Far East Bank
- Merged into: Hong Nin Savings Bank
- Successor: First Pacific Bank
- Formation: 1959
- Founder: Deacon Chiu (邱德根)
- Founded at: Tsuen Wan, British Hong Kong
- Dissolved: 1992
- Type: Bank
- Legal status: Defunct

= Far East Bank =

Far East Bank was a bank in Hong Kong which has since merged into Bank of East Asia.

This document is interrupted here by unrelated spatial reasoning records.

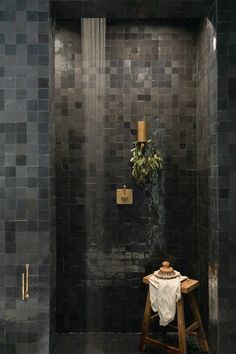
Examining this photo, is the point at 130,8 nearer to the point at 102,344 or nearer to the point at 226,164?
the point at 226,164

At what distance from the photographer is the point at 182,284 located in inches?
119

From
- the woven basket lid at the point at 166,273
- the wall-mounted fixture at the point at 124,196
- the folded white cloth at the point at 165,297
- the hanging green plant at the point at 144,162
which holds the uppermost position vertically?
the hanging green plant at the point at 144,162

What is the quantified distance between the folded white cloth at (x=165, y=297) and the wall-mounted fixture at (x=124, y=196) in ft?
2.70

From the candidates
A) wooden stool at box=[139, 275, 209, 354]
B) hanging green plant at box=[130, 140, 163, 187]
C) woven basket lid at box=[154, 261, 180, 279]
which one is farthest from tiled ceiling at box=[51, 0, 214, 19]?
wooden stool at box=[139, 275, 209, 354]

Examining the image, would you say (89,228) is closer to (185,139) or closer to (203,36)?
(185,139)

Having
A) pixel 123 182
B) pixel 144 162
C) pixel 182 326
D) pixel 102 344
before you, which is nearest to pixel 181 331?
pixel 182 326

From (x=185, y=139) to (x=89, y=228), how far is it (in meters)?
1.31

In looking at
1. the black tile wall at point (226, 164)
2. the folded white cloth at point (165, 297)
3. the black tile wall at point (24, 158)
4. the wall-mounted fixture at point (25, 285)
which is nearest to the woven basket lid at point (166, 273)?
the folded white cloth at point (165, 297)

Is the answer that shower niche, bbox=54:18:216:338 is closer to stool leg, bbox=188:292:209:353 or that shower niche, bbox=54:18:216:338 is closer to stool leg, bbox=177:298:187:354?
stool leg, bbox=188:292:209:353

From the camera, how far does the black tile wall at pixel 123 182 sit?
3.44 m

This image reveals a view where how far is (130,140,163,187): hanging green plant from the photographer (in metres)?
3.37

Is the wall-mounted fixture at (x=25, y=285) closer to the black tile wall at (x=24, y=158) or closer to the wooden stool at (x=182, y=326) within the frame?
the black tile wall at (x=24, y=158)

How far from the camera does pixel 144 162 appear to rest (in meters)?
3.37

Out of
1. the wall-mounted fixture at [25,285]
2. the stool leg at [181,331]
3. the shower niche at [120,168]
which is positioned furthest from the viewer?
the shower niche at [120,168]
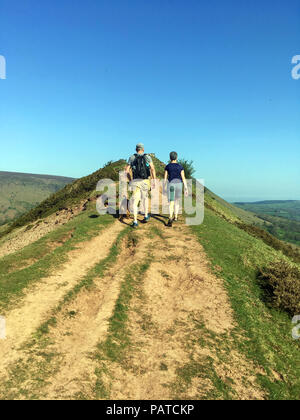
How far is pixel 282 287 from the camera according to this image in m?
10.2

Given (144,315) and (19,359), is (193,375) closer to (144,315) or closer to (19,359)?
(144,315)

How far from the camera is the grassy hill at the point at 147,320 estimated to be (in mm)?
6055

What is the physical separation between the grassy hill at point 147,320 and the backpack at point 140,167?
3.26 meters

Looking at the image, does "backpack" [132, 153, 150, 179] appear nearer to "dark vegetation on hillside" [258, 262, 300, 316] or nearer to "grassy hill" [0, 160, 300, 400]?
"grassy hill" [0, 160, 300, 400]

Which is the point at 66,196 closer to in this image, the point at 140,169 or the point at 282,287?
the point at 140,169

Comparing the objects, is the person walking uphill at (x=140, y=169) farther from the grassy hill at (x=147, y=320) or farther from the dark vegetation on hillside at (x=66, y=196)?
the dark vegetation on hillside at (x=66, y=196)

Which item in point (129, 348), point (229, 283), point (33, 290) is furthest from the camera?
point (229, 283)

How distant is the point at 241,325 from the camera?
27.7 ft

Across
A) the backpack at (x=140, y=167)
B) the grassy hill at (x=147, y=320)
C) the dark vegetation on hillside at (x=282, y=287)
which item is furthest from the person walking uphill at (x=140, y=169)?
the dark vegetation on hillside at (x=282, y=287)

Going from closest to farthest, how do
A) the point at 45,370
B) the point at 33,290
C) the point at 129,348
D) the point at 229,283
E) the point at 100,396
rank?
1. the point at 100,396
2. the point at 45,370
3. the point at 129,348
4. the point at 33,290
5. the point at 229,283

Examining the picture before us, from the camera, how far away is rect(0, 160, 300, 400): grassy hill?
19.9ft

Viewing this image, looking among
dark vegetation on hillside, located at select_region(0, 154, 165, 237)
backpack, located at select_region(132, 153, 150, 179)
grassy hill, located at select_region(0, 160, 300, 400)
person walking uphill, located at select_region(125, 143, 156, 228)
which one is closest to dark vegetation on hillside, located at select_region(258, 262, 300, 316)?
grassy hill, located at select_region(0, 160, 300, 400)
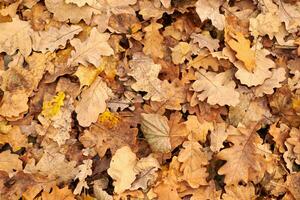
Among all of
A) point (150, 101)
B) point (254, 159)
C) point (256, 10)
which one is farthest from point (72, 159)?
point (256, 10)

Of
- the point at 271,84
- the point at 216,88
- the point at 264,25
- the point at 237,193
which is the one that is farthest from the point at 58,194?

Far East Bank was founded in 1959 by Mr. Deacon Chiu (邱德根), the founder of Far East Holdings. It started as a qianzhuang (native bank) in Tsuen Wan by collecting deposits from farmers. In the 1960s, it suffered heavily from heavy lending to property sector and fraud. In 1965, bank runs occurred in several small and medium banks in Hong Kong, which eventually triggered the stock market crash in 1965. By order of the British Hong Kong government, the bank was aided by The Hongkong and Shanghai Banking Corporation until it was acquired by First National City Bank in 1969. In 1992, the bank was acquired by First Pacific and merged to Hong Nin Savings Bank to form First Pacific Bank.

In 2000, First Pacific Bank was acquired by the Bank of East Asia. In 2002, the bank was merged into Bank of East Asia.